Working data Block Start
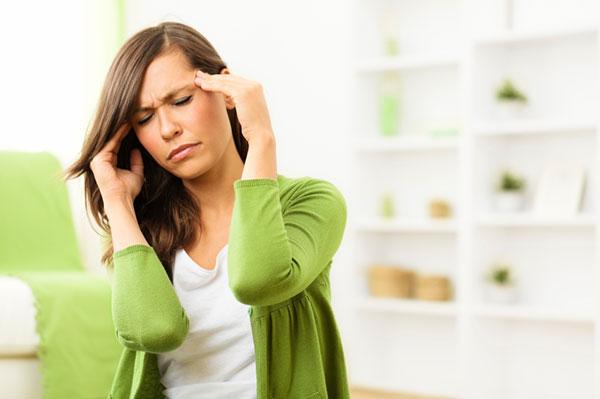 woman-with-headache_vvoyf9.jpg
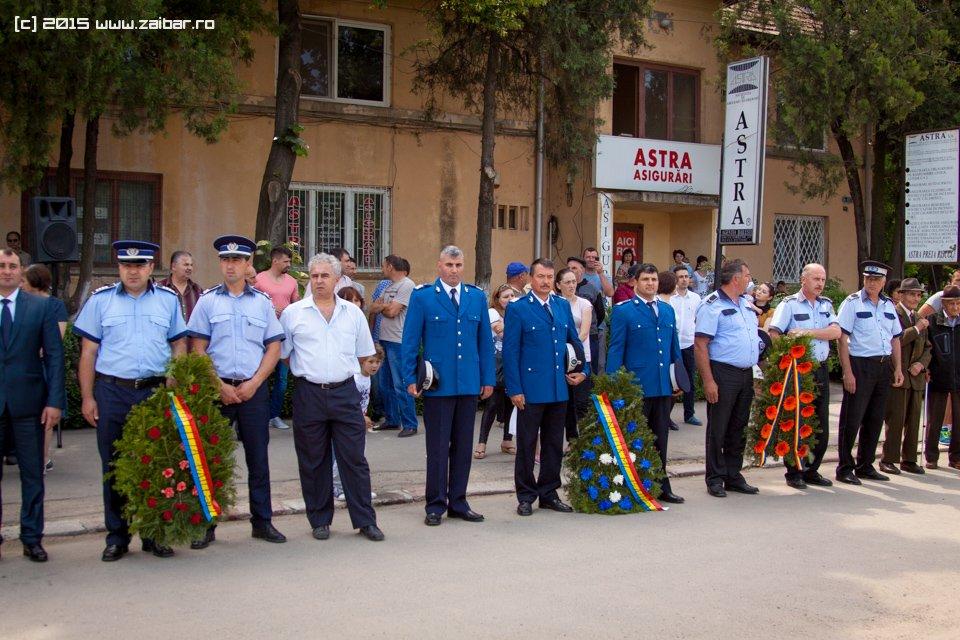 inaltare-ziua-eroilor-bailesti-2015-015.jpg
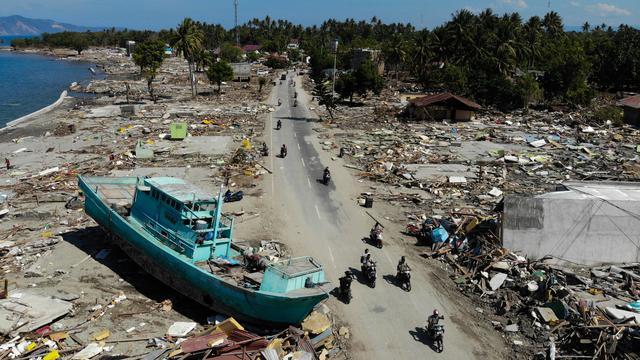 Indonesia tengah berduka. Palu dan Donggala diguncang gempa yang kemudian disusul oleh tsunami dengan ketinggian 1,5 sampai 2 meter. Tsunami menerjang Pantai Talise Kota Palu dan pantai di Donggala. Berikut merupakan kronologis kejadian gempa Palu dan Donggala, serta tsunami yang diakibatkan oleh gempa tersebut.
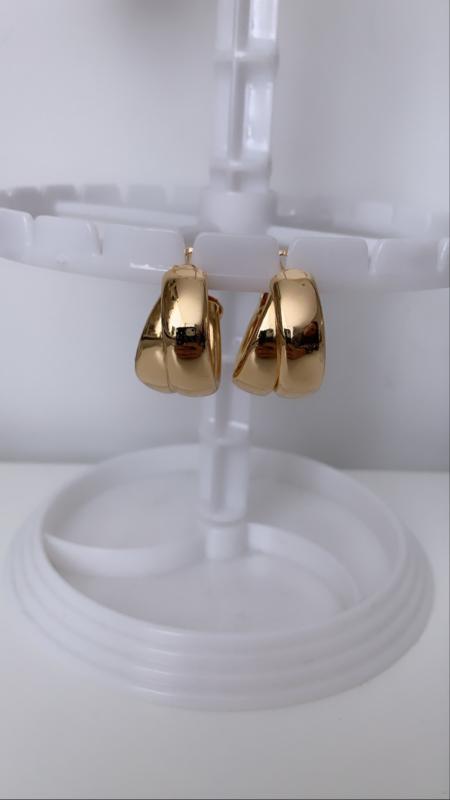 Dubbele ring oorbel goud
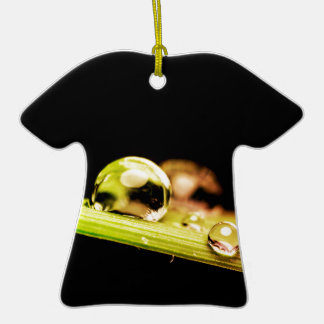 Gotitas de agua hermosas adorno de cerámica en forma de camiseta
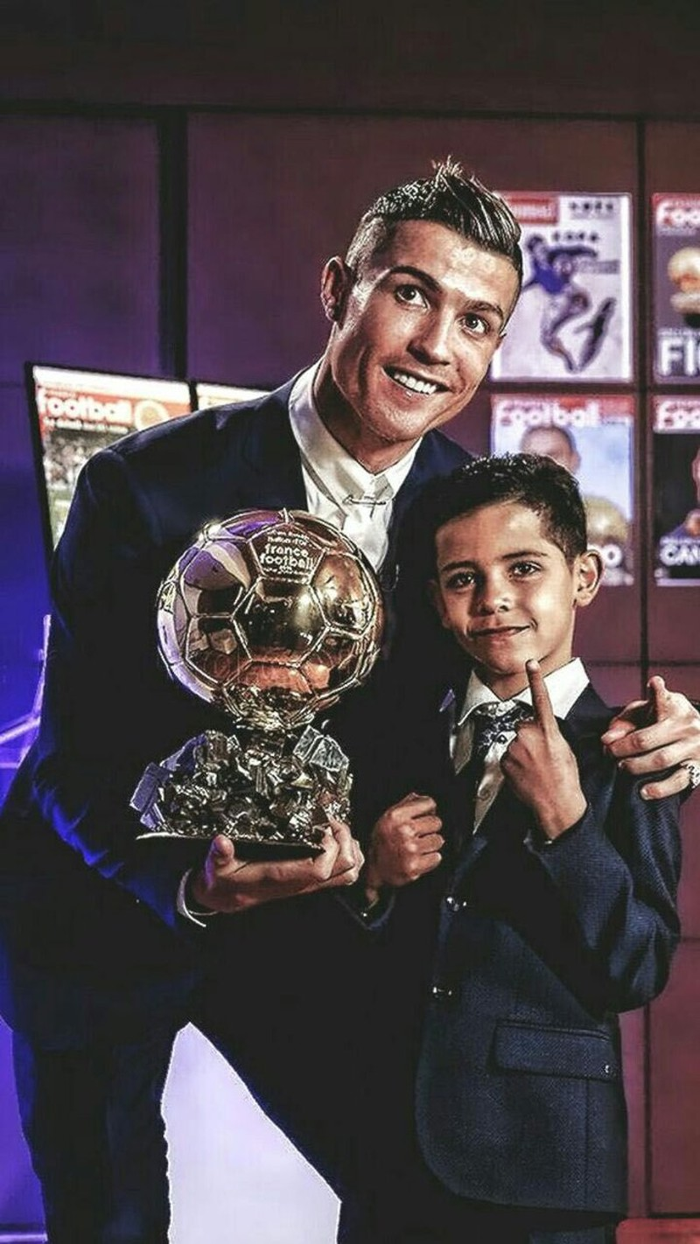 Chuan con trai Ronaldo: Tao Instagram 1 ngay da can moc trieu follow-Hinh-6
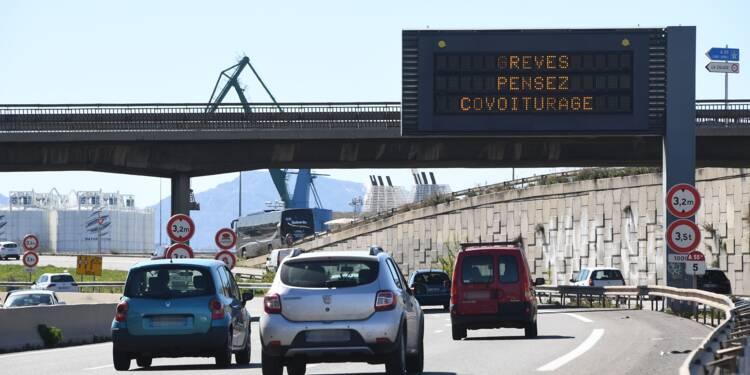 Grève à la SNCF : autocars et covoiturage voient leurs réservations s'envoler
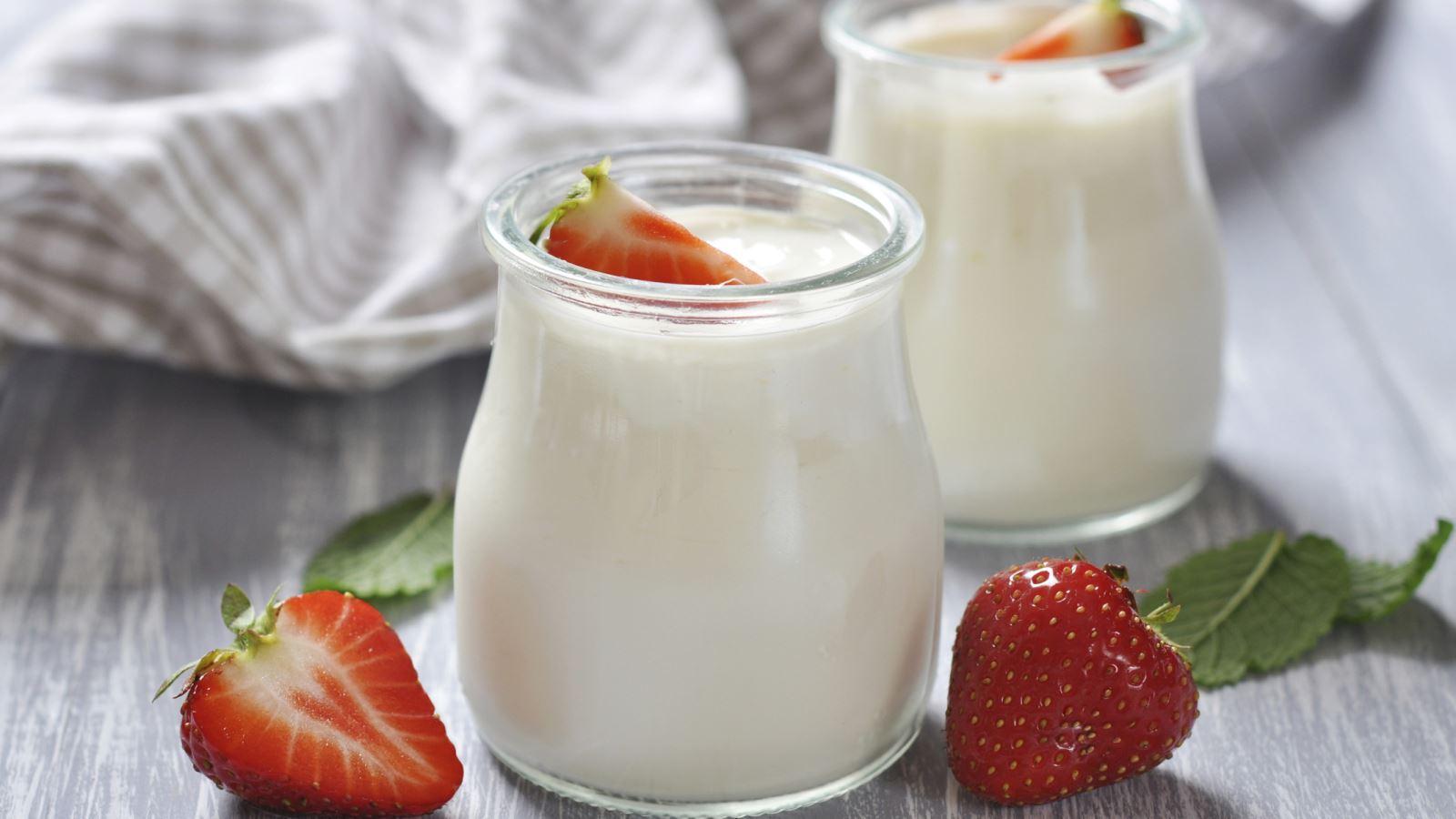 dưỡng trắng da với sữa chua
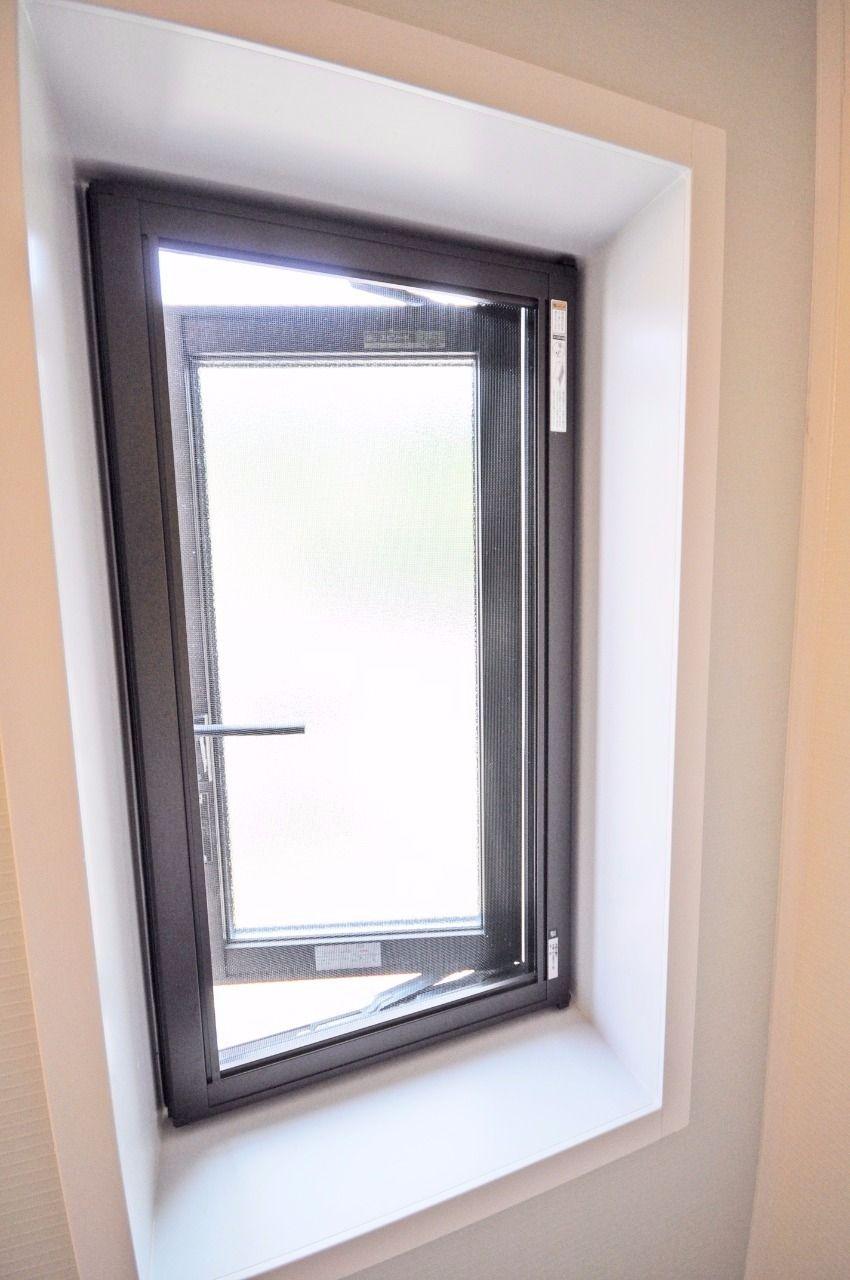 換気だけではなく、閉塞感を緩和してくれる浴室窓が付いています。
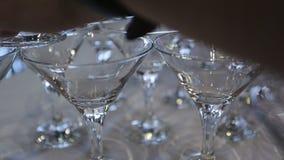 La persona crea la costruzione dei vetri di vino di cristallo sulla tavola video d archivio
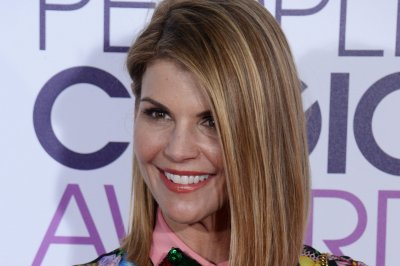 John Stamos wishes TV wife Lori Loughlin 'Happy Birthday'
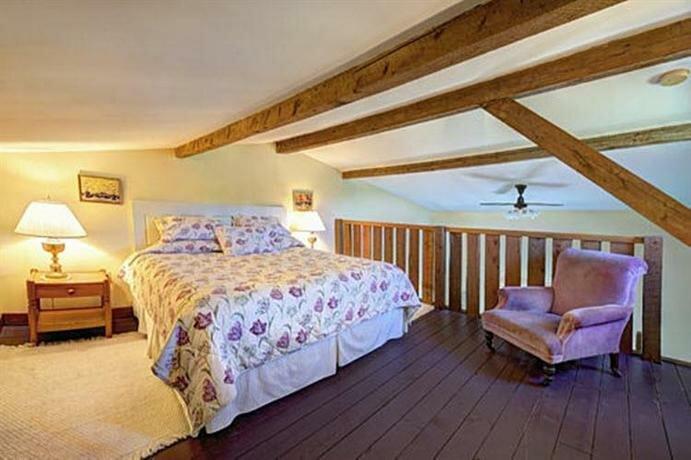 Bayview Pines Country Inn Mahone Bay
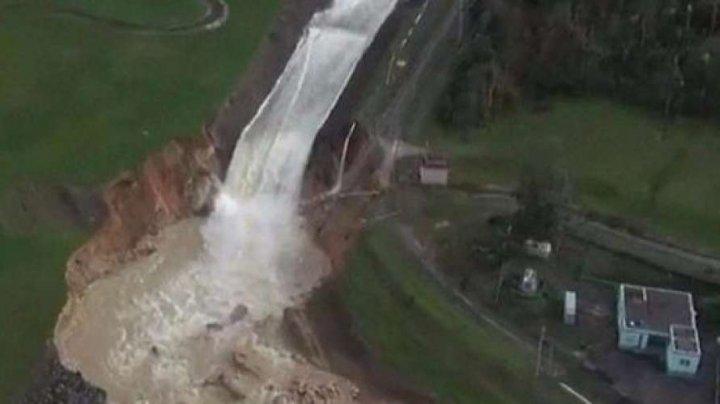 Situaţie de urgenţă în Puerto Rico. Un dig a cedat în urma ploilor torenţiale. Zeci de mii de oameni evacuaţi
Working data Block End
▸ **Work instructions**
Without the pictures, restate each entry exactly.

▸ **Output of the task**
 woman-with-headache_vvoyf9.jpg
 inaltare-ziua-eroilor-bailesti-2015-015.jpg
 Indonesia tengah berduka. Palu dan Donggala diguncang gempa yang kemudian disusul oleh tsunami dengan ketinggian 1,5 sampai 2 meter. Tsunami menerjang Pantai Talise Kota Palu dan pantai di Donggala. Berikut merupakan kronologis kejadian gempa Palu dan Donggala, serta tsunami yang diakibatkan oleh gempa tersebut.
 Dubbele ring oorbel goud
 Gotitas de agua hermosas adorno de cerámica en forma de camiseta
 Chuan con trai Ronaldo: Tao Instagram 1 ngay da can moc trieu follow-Hinh-6
 Grève à la SNCF : autocars et covoiturage voient leurs réservations s'envoler
 dưỡng trắng da với sữa chua
 換気だけではなく、閉塞感を緩和してくれる浴室窓が付いています。
 La persona crea la costruzione dei vetri di vino di cristallo sulla tavola video d archivio
 John Stamos wishes TV wife Lori Loughlin 'Happy Birthday'
 Bayview Pines Country Inn Mahone Bay
 Situaţie de urgenţă în Puerto Rico. Un dig a cedat în urma ploilor torenţiale. Zeci de mii de oameni evacuaţi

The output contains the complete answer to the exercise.